INSTRUCTIONS FOR THE TASK: Transcribe every row below word for word, leaving out the pictures.

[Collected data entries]

━━━━━━

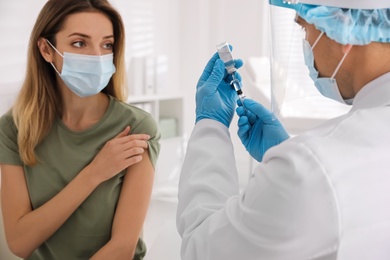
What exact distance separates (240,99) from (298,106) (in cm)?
15

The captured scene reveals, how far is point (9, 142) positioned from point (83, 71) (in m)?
0.30

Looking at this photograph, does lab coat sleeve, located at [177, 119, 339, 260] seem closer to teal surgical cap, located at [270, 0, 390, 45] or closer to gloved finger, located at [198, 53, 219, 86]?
teal surgical cap, located at [270, 0, 390, 45]

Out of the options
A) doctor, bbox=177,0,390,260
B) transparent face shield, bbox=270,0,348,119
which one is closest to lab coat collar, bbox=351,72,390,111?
doctor, bbox=177,0,390,260

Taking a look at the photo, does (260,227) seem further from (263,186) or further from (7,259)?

━━━━━━

THE COMPLETED TASK:
What exact distance separates (240,99) from (298,106) (in cm)?
15

The captured scene reveals, how far is point (9, 142) positioned from point (83, 71) (in m)?
0.30

Looking at this photograph, does lab coat sleeve, located at [177, 119, 339, 260] seem closer to teal surgical cap, located at [270, 0, 390, 45] or closer to gloved finger, located at [198, 53, 219, 86]?
teal surgical cap, located at [270, 0, 390, 45]

Out of the options
A) doctor, bbox=177,0,390,260
B) transparent face shield, bbox=270,0,348,119
which one is closest to lab coat collar, bbox=351,72,390,111?
doctor, bbox=177,0,390,260

Taking a look at the photo, does (260,227) seem further from (263,186) or further from (7,259)?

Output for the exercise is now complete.